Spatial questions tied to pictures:
──────────────────────────────
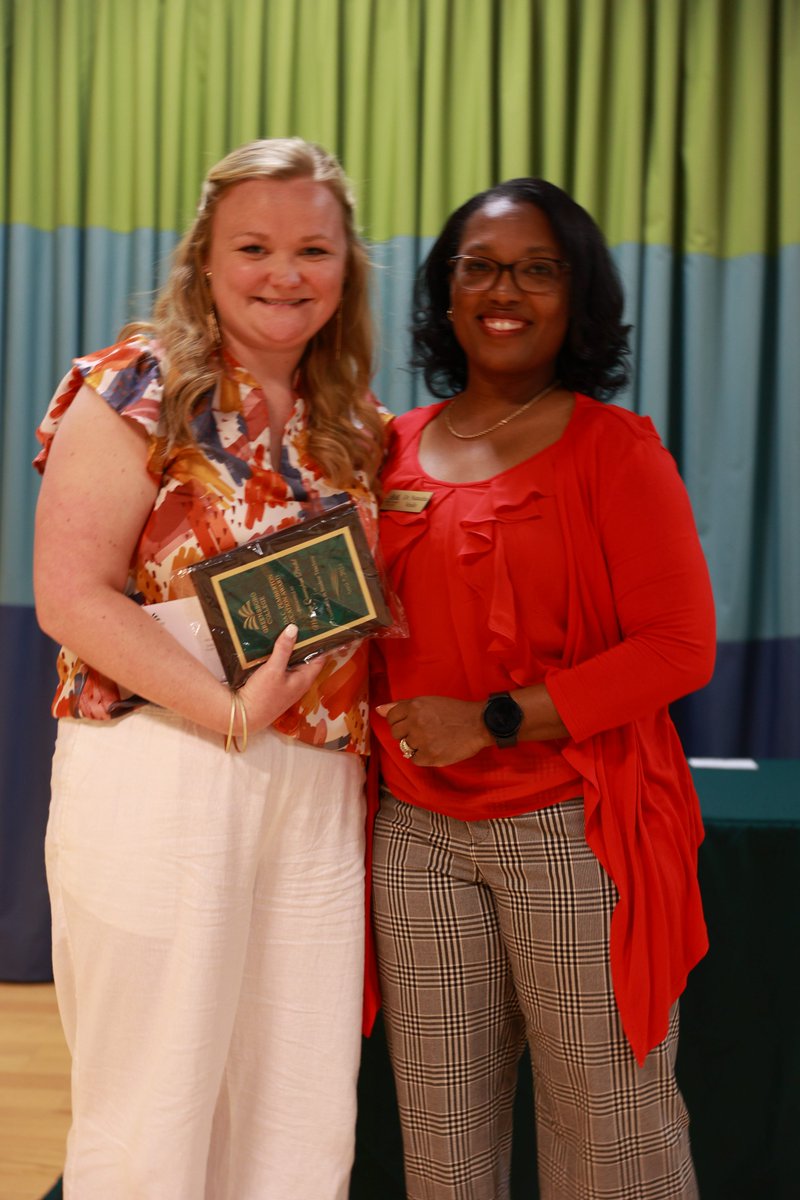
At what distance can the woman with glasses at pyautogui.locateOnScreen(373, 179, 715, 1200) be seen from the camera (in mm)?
1618

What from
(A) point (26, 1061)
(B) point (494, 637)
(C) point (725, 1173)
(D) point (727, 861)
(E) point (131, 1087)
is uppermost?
(B) point (494, 637)

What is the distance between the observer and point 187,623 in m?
1.61

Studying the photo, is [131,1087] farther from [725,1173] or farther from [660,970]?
[725,1173]

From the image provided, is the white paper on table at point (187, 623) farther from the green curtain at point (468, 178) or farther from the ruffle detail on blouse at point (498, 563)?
the green curtain at point (468, 178)

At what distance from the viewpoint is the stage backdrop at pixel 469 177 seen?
309 cm

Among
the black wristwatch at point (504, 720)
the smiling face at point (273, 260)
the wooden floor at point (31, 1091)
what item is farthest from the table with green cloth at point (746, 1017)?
the smiling face at point (273, 260)

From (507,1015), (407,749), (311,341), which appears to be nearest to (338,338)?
(311,341)

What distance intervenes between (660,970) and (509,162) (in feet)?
7.47

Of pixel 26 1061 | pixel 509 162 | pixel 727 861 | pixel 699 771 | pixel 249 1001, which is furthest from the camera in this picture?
pixel 509 162

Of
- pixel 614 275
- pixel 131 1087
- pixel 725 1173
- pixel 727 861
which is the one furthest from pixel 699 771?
pixel 131 1087

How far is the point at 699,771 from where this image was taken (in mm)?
2473

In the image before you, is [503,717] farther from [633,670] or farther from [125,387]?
[125,387]

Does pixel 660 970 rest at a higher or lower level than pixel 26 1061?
higher

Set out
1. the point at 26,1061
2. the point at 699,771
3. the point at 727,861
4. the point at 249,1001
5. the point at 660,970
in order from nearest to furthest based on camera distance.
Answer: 1. the point at 660,970
2. the point at 249,1001
3. the point at 727,861
4. the point at 699,771
5. the point at 26,1061
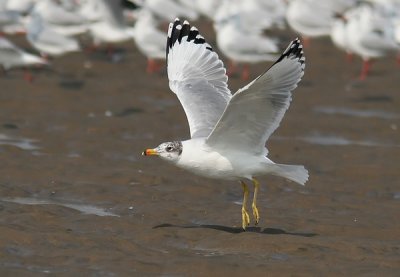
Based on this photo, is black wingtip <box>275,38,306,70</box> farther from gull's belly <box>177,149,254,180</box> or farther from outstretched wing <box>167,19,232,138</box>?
outstretched wing <box>167,19,232,138</box>

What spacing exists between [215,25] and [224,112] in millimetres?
10474

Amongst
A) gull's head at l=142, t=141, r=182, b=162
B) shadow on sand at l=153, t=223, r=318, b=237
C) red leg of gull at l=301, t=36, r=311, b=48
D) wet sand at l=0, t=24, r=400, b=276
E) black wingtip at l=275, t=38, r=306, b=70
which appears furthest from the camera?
red leg of gull at l=301, t=36, r=311, b=48

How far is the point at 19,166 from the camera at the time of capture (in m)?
9.71

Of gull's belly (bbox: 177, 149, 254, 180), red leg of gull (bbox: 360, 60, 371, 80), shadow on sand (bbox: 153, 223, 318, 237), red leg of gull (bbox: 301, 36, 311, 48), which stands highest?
red leg of gull (bbox: 301, 36, 311, 48)

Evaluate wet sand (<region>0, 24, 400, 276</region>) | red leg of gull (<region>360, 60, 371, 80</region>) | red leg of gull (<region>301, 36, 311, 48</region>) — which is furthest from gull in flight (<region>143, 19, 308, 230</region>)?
red leg of gull (<region>301, 36, 311, 48</region>)

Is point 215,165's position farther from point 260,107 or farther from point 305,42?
point 305,42

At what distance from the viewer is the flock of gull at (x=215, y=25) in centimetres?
1544

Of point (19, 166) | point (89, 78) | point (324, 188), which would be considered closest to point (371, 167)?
point (324, 188)

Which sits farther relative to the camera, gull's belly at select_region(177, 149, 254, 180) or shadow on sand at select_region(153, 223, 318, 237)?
shadow on sand at select_region(153, 223, 318, 237)

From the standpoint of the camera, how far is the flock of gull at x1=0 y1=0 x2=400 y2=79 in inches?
608

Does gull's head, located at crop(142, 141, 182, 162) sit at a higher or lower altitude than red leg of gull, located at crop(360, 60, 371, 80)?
lower

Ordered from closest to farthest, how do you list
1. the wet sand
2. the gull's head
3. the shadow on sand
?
the wet sand, the gull's head, the shadow on sand

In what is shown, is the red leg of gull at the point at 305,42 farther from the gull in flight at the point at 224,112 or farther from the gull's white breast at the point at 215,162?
the gull's white breast at the point at 215,162

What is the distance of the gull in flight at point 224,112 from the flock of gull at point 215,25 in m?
6.33
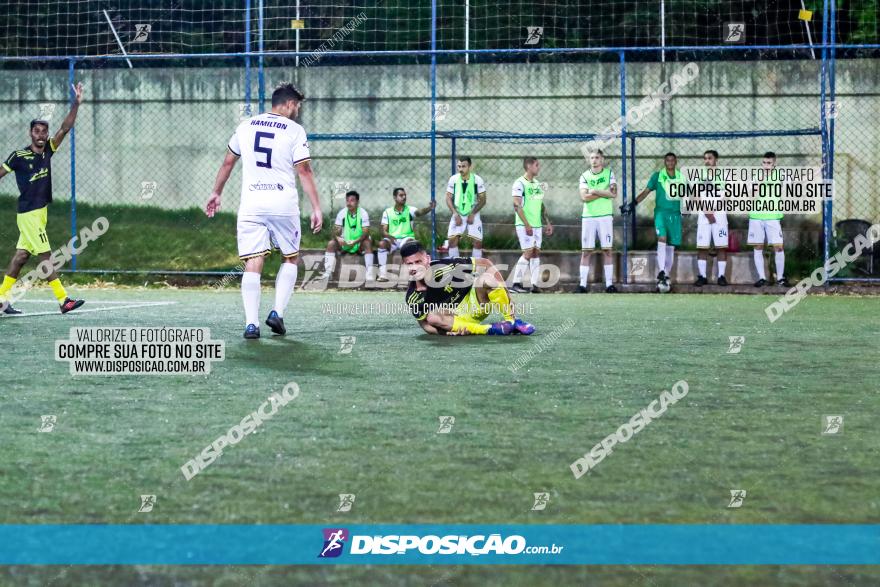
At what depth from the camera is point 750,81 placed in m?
18.5

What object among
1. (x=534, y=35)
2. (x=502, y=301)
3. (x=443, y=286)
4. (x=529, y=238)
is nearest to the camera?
(x=443, y=286)

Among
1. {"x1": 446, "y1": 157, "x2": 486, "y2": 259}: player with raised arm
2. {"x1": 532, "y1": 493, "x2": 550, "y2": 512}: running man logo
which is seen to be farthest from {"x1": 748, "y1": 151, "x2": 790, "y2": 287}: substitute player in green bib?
{"x1": 532, "y1": 493, "x2": 550, "y2": 512}: running man logo

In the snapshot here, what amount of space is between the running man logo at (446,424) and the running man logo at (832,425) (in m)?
1.67

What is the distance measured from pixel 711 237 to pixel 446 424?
1211 cm

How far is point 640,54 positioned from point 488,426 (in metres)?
15.0

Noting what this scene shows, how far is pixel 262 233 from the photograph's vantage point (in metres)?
9.60

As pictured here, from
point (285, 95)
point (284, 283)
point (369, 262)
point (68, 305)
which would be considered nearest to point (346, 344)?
point (284, 283)

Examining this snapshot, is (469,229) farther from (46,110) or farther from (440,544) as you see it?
(440,544)

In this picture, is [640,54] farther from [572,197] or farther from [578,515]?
[578,515]

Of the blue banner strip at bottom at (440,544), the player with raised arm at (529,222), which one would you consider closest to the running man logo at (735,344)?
the blue banner strip at bottom at (440,544)

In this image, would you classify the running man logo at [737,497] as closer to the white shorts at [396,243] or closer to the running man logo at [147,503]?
the running man logo at [147,503]

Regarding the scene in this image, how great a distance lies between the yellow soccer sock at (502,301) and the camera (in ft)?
32.5

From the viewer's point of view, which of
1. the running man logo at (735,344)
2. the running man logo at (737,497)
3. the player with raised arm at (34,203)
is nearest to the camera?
the running man logo at (737,497)

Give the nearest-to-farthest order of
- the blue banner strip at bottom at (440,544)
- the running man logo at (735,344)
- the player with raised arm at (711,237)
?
1. the blue banner strip at bottom at (440,544)
2. the running man logo at (735,344)
3. the player with raised arm at (711,237)
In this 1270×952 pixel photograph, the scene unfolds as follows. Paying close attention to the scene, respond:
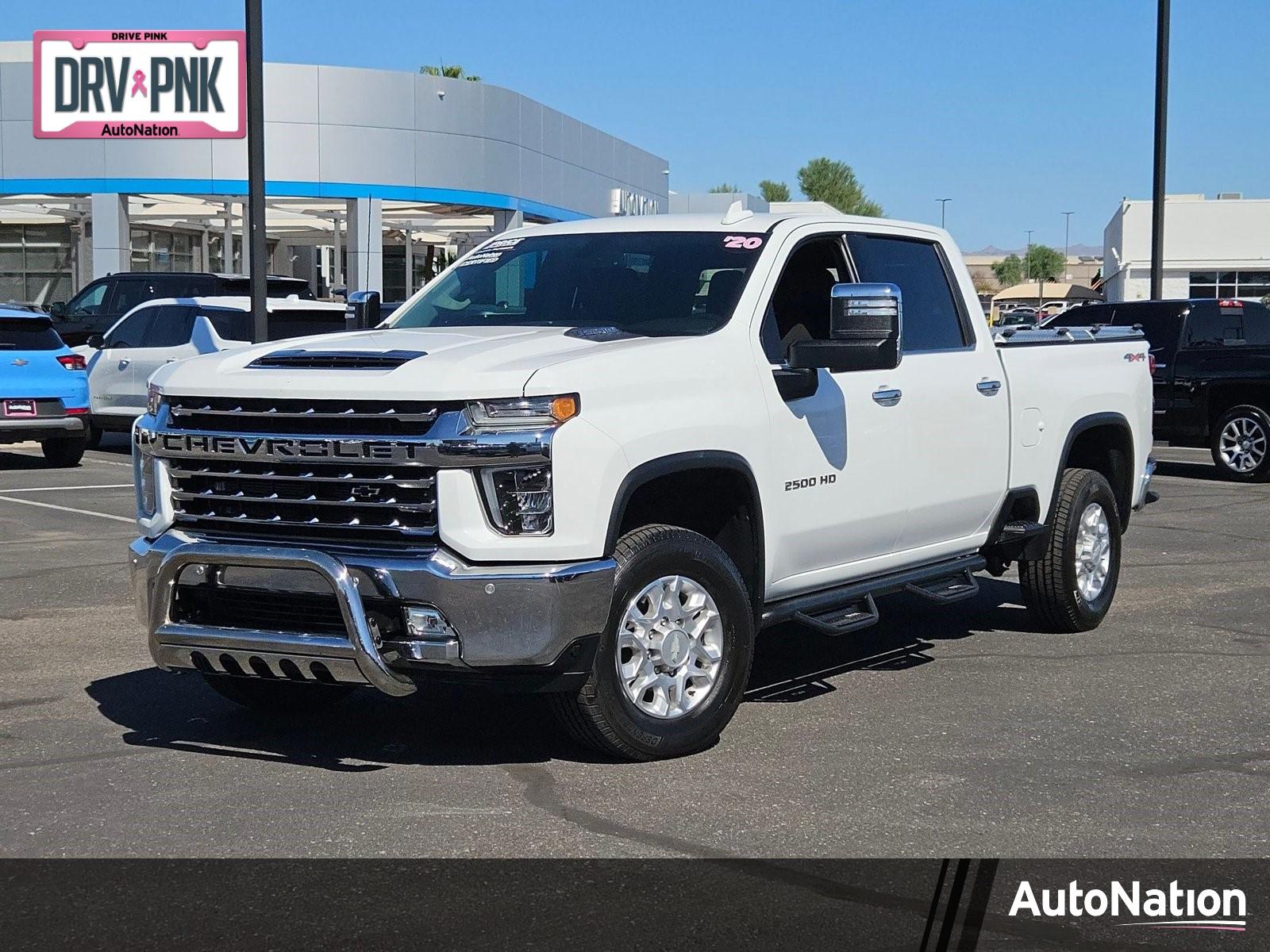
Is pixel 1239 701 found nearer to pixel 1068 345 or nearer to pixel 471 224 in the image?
pixel 1068 345

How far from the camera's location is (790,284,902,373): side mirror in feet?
22.0

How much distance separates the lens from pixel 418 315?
766cm

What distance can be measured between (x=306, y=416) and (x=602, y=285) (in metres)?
1.80

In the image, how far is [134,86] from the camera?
33812mm

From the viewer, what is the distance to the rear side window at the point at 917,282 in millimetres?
7789

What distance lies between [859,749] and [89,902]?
→ 2.91 meters

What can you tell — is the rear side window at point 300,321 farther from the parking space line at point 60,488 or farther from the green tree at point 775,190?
the green tree at point 775,190

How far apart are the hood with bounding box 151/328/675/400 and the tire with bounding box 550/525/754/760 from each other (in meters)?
0.73

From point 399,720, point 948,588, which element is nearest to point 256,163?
point 948,588

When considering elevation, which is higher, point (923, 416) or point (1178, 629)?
point (923, 416)

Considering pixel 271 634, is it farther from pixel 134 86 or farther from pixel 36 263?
pixel 36 263

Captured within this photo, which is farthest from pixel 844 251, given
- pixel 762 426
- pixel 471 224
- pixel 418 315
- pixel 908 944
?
pixel 471 224

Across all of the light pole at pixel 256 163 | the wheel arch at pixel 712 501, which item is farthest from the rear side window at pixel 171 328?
the wheel arch at pixel 712 501

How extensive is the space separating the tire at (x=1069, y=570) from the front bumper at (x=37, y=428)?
11716 millimetres
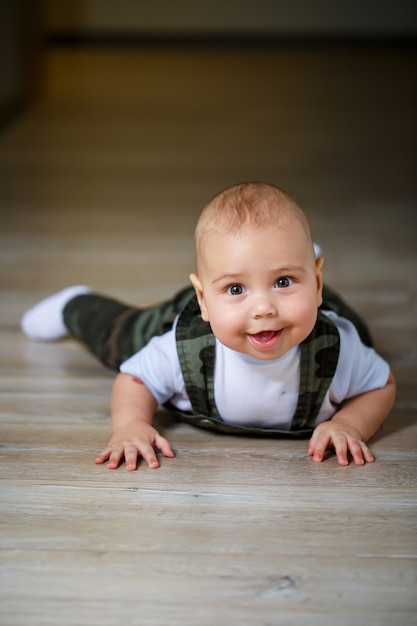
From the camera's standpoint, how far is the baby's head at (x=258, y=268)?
3.87 ft

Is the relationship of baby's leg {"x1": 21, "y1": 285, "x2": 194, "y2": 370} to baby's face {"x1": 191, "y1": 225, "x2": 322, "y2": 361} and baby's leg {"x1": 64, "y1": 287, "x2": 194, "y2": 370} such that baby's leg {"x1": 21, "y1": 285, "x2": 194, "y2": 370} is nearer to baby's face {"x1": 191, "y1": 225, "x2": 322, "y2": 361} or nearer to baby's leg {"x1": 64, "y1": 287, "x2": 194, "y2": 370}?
baby's leg {"x1": 64, "y1": 287, "x2": 194, "y2": 370}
──────────────────────────────
What the task asks:
Copy the records word for word, starting at the line that contains "Is the relationship" and continuing through the end of the records.

Answer to this problem:
Is the relationship of baby's leg {"x1": 21, "y1": 285, "x2": 194, "y2": 370} to baby's face {"x1": 191, "y1": 225, "x2": 322, "y2": 361} and baby's leg {"x1": 64, "y1": 287, "x2": 194, "y2": 370} such that baby's leg {"x1": 21, "y1": 285, "x2": 194, "y2": 370} is nearer to baby's face {"x1": 191, "y1": 225, "x2": 322, "y2": 361} or nearer to baby's leg {"x1": 64, "y1": 287, "x2": 194, "y2": 370}?
baby's leg {"x1": 64, "y1": 287, "x2": 194, "y2": 370}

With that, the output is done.